→ **Your task**
The listing below contains a span that opens with the line containing "Picturing Greensboro: Four" and closes with the line containing "Ten Commandments for". Return that span exactly.

→ **Provided material**

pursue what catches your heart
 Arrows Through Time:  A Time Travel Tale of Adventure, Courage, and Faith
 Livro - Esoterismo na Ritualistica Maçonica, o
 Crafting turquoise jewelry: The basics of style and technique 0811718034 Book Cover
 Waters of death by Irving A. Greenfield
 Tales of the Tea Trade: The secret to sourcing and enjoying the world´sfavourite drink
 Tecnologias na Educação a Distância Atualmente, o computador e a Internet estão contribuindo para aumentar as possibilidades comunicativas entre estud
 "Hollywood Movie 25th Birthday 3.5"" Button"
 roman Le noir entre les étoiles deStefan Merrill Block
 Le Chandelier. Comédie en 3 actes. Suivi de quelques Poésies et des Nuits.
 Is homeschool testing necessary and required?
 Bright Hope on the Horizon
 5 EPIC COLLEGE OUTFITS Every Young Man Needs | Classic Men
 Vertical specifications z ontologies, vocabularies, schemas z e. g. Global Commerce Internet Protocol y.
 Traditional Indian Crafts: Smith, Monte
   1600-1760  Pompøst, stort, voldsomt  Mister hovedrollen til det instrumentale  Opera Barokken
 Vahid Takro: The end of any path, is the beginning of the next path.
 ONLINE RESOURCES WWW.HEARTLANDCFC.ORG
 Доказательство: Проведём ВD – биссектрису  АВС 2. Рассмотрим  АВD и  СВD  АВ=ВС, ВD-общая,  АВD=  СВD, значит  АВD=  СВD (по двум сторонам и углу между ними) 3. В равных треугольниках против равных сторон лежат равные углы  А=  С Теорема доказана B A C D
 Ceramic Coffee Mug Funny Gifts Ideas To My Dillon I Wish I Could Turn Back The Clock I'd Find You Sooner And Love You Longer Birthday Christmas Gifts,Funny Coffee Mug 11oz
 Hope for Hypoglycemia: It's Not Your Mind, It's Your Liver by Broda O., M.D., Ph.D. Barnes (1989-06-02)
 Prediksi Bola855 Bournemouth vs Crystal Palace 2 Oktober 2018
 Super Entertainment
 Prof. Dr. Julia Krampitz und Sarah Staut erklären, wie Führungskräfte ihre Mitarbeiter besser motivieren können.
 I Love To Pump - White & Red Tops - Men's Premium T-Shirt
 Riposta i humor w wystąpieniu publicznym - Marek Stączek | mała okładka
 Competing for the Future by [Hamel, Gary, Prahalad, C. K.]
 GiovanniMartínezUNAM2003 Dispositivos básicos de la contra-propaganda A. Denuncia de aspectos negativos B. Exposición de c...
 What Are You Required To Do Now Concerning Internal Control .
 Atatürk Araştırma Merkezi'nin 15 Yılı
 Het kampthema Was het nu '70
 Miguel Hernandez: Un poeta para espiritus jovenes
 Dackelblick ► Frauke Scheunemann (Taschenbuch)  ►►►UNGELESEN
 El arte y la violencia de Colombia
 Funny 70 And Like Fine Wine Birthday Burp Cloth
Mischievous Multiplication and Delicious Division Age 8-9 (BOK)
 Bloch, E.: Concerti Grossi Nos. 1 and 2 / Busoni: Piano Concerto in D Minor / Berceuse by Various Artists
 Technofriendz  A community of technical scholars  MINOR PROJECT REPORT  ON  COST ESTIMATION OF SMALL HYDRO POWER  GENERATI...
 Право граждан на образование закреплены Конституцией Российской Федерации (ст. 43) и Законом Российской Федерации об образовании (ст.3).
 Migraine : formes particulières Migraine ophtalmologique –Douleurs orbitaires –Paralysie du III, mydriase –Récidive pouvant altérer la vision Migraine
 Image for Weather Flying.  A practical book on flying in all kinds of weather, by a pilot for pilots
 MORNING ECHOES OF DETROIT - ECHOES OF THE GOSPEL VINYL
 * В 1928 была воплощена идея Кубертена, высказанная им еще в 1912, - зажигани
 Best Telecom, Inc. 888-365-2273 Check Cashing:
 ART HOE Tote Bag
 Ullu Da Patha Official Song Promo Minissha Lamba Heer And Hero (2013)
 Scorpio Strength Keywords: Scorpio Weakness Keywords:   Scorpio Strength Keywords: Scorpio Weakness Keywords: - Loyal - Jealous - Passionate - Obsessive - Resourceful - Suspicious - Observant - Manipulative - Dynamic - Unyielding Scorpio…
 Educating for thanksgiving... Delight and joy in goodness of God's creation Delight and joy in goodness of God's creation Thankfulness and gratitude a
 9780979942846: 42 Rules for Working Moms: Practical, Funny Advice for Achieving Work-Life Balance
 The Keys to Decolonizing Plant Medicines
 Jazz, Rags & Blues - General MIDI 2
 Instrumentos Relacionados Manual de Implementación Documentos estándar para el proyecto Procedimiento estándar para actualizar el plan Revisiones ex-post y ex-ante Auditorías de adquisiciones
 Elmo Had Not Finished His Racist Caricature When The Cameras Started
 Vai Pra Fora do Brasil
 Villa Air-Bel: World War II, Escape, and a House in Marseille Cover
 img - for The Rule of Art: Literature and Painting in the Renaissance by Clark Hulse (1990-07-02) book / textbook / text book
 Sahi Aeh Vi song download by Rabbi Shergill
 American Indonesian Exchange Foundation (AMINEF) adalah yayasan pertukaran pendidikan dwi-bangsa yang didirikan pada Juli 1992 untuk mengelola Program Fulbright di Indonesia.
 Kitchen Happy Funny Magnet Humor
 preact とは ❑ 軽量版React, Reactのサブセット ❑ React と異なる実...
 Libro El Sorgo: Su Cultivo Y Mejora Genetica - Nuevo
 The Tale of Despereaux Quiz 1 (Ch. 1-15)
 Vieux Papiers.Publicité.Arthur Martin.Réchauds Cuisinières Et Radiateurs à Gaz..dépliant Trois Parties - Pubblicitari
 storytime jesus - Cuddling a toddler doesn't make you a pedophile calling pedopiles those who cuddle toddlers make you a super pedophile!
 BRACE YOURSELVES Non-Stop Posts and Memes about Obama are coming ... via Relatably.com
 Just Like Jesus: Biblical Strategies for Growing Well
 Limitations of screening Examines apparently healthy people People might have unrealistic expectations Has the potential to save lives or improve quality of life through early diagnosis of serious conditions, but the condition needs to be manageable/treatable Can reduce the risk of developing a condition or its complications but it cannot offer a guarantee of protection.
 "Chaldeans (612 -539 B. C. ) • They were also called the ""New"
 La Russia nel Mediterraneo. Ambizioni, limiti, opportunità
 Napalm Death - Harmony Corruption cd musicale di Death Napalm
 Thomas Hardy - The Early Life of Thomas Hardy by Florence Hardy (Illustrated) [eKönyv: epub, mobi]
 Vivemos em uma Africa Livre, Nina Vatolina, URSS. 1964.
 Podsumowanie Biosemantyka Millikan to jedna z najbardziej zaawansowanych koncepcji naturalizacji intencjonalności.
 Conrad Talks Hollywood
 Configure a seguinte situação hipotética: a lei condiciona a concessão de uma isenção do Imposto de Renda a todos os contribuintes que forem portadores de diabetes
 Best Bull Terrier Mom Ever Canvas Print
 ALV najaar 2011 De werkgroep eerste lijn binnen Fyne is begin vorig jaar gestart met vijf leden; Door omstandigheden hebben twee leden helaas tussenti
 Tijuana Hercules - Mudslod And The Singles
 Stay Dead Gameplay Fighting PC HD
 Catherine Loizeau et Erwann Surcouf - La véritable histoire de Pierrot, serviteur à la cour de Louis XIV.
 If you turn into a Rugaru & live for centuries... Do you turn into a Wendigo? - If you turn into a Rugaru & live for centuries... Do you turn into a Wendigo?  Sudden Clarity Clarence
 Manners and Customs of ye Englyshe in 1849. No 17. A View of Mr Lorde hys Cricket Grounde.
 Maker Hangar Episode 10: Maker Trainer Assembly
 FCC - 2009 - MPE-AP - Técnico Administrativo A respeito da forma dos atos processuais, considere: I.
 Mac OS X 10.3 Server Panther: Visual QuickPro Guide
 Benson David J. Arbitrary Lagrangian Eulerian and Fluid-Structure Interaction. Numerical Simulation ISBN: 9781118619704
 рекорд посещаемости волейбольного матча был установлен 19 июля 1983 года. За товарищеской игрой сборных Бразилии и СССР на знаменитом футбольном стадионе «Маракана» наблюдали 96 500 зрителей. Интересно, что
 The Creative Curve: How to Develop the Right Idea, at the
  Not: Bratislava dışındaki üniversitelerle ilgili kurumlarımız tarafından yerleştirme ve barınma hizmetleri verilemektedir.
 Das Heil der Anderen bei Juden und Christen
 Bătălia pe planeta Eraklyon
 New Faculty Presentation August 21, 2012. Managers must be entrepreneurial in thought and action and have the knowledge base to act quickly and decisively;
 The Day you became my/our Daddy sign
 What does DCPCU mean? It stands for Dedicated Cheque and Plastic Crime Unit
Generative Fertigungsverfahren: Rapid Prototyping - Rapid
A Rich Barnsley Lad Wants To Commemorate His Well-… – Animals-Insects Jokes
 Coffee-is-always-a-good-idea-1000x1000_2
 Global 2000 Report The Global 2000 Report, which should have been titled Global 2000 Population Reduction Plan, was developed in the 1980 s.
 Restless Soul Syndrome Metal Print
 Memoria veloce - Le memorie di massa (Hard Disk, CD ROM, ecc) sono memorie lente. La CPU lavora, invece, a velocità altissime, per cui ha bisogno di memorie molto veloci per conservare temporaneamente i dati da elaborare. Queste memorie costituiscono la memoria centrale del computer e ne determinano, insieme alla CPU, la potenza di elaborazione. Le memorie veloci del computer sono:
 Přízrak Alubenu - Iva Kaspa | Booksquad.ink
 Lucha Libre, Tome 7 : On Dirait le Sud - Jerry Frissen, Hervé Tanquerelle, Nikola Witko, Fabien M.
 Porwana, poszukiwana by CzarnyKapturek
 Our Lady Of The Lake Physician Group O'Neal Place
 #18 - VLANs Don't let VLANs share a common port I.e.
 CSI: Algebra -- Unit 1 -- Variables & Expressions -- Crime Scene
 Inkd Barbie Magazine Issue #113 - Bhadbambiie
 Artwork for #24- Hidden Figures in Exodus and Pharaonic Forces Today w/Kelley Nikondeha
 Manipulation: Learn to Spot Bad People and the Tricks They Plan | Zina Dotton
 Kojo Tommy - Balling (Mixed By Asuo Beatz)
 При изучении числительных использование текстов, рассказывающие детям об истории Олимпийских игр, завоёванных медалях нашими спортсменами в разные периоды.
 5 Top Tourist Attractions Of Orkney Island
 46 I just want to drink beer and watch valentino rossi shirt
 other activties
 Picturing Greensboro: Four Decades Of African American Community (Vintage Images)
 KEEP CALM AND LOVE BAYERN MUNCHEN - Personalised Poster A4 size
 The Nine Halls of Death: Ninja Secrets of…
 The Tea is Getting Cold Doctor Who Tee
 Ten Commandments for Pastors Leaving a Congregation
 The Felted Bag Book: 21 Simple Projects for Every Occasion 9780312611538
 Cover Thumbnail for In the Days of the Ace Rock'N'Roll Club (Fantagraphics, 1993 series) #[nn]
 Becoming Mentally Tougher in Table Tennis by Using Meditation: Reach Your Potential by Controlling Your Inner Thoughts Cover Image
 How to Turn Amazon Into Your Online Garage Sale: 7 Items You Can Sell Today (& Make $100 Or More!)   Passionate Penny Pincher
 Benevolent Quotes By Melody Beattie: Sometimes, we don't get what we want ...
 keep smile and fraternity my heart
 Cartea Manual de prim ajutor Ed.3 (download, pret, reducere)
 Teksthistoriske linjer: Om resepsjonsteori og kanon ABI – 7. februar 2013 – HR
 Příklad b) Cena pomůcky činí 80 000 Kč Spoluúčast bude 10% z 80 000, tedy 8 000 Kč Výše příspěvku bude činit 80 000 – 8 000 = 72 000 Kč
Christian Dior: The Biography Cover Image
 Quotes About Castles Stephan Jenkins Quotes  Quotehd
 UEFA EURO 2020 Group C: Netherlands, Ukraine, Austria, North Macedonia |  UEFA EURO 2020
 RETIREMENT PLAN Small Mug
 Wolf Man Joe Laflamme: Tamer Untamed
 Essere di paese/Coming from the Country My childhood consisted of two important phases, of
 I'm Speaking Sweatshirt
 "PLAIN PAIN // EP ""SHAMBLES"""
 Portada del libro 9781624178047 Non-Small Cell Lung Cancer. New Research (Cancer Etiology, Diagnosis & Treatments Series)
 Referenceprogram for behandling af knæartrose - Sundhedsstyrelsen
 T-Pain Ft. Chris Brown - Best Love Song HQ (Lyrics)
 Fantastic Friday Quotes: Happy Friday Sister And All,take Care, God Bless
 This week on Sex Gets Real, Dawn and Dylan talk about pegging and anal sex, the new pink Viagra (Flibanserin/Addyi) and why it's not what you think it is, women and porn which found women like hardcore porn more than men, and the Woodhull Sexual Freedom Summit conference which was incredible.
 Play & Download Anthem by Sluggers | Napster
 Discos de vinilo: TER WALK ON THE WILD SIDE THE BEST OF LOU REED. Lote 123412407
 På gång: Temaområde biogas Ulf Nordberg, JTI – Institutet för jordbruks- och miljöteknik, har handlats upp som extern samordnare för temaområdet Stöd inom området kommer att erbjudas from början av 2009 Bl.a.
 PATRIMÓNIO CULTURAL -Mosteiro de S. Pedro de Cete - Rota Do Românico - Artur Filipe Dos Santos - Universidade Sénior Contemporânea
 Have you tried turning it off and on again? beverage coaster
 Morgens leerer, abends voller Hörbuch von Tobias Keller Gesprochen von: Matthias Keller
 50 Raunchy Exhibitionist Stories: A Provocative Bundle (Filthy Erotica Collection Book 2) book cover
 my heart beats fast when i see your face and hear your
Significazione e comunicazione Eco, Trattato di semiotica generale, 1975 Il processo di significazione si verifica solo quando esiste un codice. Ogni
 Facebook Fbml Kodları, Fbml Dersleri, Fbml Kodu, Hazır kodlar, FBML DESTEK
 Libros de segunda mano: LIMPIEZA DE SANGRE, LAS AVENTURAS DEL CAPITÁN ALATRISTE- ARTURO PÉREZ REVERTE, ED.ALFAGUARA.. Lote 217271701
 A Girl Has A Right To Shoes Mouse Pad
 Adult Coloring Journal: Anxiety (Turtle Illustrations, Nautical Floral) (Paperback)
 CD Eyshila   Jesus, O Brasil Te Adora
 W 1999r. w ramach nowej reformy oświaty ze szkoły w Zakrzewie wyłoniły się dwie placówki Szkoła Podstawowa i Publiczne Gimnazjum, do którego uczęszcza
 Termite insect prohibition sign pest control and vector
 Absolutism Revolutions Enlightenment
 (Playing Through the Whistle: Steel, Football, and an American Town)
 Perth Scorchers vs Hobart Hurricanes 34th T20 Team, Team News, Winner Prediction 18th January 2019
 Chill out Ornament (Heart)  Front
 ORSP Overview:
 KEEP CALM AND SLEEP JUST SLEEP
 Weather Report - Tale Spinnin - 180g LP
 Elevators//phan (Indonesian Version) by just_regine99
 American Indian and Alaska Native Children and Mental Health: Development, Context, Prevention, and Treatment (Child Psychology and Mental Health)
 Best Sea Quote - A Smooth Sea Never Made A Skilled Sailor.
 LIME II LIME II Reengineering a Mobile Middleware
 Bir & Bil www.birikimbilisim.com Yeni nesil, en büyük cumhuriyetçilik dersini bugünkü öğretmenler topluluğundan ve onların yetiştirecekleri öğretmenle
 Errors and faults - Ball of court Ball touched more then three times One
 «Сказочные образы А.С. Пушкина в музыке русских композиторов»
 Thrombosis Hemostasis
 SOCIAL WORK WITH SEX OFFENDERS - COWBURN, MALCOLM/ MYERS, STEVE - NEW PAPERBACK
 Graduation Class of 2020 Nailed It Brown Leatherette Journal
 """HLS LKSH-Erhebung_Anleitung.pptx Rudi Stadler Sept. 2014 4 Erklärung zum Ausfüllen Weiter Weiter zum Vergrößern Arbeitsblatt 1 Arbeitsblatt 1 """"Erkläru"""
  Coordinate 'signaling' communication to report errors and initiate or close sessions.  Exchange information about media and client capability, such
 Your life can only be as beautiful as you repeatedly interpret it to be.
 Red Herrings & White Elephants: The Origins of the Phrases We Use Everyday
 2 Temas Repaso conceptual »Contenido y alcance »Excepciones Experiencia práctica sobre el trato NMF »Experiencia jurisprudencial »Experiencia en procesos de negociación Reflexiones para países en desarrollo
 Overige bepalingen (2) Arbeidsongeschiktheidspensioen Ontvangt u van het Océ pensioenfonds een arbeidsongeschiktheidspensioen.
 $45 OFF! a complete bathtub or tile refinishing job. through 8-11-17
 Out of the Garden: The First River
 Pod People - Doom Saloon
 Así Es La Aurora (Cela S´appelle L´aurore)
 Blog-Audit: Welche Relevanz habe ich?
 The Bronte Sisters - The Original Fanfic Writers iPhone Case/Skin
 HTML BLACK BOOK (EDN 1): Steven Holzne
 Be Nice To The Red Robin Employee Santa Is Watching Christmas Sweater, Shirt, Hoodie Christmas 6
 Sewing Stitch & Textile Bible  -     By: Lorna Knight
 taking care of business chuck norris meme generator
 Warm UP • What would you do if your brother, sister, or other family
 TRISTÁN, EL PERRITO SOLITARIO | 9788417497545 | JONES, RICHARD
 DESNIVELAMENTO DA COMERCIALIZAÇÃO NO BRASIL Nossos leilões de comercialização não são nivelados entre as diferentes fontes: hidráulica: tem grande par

→ **Task result**
 Picturing Greensboro: Four Decades Of African American Community (Vintage Images)
 KEEP CALM AND LOVE BAYERN MUNCHEN - Personalised Poster A4 size
 The Nine Halls of Death: Ninja Secrets of…
 The Tea is Getting Cold Doctor Who Tee
 Ten Commandments for Pastors Leaving a Congregation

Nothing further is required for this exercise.